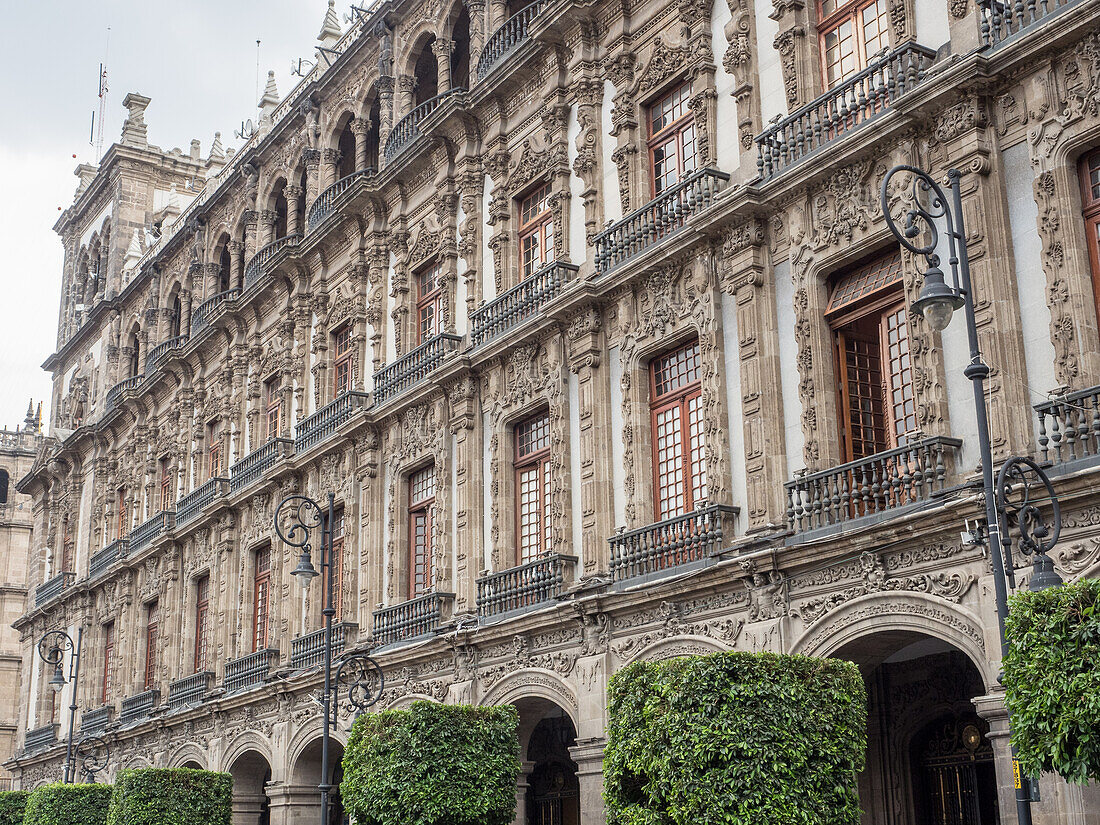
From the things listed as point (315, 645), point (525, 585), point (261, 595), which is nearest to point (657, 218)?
point (525, 585)

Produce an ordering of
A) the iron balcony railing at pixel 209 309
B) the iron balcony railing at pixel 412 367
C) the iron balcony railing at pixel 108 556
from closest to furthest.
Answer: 1. the iron balcony railing at pixel 412 367
2. the iron balcony railing at pixel 209 309
3. the iron balcony railing at pixel 108 556

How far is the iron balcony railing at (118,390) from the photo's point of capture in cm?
4081

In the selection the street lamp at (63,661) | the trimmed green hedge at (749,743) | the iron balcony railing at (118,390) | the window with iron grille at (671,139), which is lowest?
the trimmed green hedge at (749,743)

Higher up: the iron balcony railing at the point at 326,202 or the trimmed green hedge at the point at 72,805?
the iron balcony railing at the point at 326,202

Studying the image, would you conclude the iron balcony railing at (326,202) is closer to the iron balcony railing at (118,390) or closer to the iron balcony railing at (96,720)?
the iron balcony railing at (118,390)

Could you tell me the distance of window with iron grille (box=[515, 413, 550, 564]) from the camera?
73.0ft

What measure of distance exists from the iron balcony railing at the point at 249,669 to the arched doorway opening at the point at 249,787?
60.4 inches

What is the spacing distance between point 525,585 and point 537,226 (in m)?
6.33

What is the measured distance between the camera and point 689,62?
20.1 m

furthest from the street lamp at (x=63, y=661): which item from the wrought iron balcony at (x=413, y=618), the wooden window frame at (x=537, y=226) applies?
the wooden window frame at (x=537, y=226)

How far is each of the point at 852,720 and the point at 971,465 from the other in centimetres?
313

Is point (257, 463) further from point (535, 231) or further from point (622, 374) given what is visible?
point (622, 374)

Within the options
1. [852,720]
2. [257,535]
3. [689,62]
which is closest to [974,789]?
[852,720]

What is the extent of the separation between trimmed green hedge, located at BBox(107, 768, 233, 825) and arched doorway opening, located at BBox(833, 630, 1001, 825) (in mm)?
14260
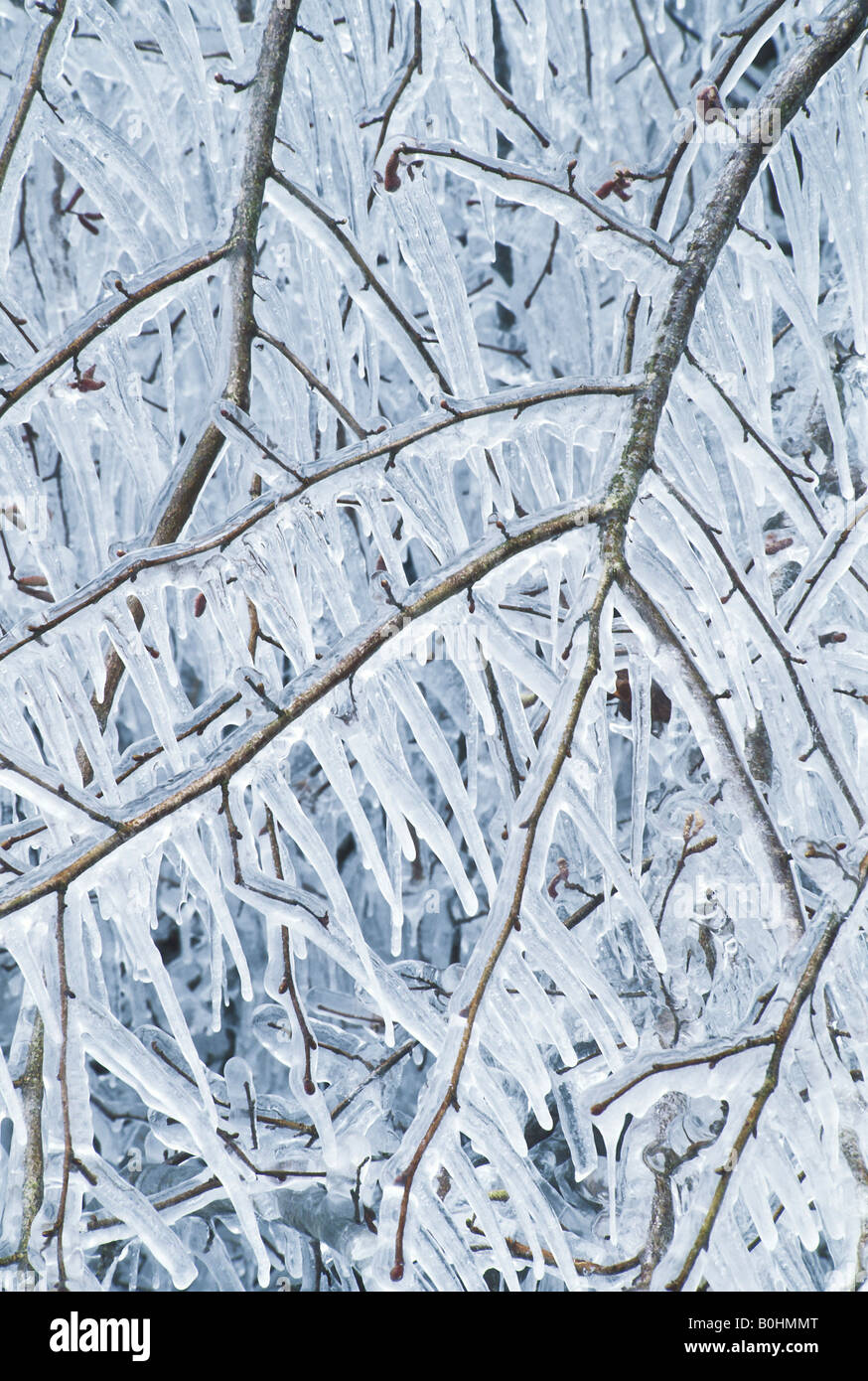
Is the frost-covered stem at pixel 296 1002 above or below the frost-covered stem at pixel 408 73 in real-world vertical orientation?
below

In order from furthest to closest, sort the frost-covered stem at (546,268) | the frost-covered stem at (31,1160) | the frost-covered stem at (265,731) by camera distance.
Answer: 1. the frost-covered stem at (546,268)
2. the frost-covered stem at (31,1160)
3. the frost-covered stem at (265,731)

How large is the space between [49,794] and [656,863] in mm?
700

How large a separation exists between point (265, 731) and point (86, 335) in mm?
373

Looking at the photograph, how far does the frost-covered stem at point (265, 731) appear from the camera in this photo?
2.31ft

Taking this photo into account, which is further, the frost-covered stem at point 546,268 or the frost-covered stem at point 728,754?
the frost-covered stem at point 546,268

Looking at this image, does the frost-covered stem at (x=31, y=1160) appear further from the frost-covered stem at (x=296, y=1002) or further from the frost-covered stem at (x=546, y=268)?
the frost-covered stem at (x=546, y=268)

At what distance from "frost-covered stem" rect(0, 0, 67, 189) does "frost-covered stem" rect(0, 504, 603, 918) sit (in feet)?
1.85

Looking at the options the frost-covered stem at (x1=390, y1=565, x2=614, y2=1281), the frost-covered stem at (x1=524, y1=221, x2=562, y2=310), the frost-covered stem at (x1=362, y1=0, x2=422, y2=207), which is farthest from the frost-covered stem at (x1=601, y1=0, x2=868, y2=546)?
the frost-covered stem at (x1=524, y1=221, x2=562, y2=310)

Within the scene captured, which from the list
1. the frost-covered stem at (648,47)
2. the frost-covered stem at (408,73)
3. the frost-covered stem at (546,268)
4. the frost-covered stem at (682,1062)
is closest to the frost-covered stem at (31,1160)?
the frost-covered stem at (682,1062)

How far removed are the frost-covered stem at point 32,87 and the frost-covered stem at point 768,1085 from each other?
3.14 feet

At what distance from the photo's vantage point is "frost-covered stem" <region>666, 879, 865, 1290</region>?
2.46 feet

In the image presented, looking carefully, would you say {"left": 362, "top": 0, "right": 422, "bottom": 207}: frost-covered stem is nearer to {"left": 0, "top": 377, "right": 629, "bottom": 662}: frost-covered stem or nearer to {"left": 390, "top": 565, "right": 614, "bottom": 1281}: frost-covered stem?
{"left": 0, "top": 377, "right": 629, "bottom": 662}: frost-covered stem
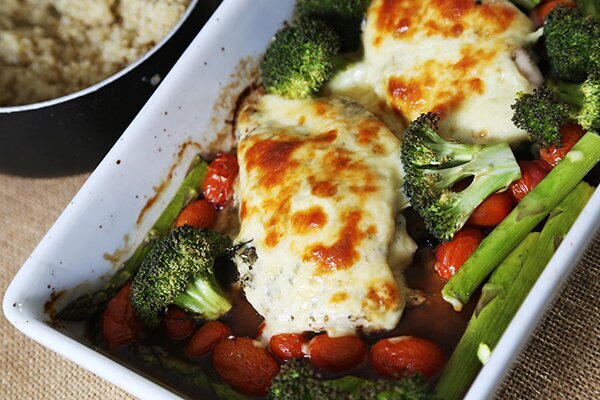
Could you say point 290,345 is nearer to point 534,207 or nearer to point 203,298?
point 203,298

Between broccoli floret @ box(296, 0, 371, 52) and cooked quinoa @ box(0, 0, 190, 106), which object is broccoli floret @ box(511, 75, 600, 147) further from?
cooked quinoa @ box(0, 0, 190, 106)

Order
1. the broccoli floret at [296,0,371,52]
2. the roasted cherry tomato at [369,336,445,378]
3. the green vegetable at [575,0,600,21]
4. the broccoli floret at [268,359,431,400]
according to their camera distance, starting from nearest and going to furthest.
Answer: the broccoli floret at [268,359,431,400] < the roasted cherry tomato at [369,336,445,378] < the green vegetable at [575,0,600,21] < the broccoli floret at [296,0,371,52]

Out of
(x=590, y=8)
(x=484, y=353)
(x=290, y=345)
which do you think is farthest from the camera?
(x=590, y=8)

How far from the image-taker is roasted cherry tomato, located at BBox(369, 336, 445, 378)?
8.20 feet

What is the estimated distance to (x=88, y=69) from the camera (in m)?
3.75

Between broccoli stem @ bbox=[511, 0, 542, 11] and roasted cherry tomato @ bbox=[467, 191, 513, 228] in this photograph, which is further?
broccoli stem @ bbox=[511, 0, 542, 11]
-*-*-
Locate each line in the data above that contains the word "street", and copy those lines out in full.

In the selection the street lamp at (63,661) | the trimmed green hedge at (749,743) | the iron balcony railing at (118,390) | the window with iron grille at (671,139), which is lowest?
furthest from the street lamp at (x=63, y=661): which item from the wrought iron balcony at (x=413, y=618), the wooden window frame at (x=537, y=226) applies?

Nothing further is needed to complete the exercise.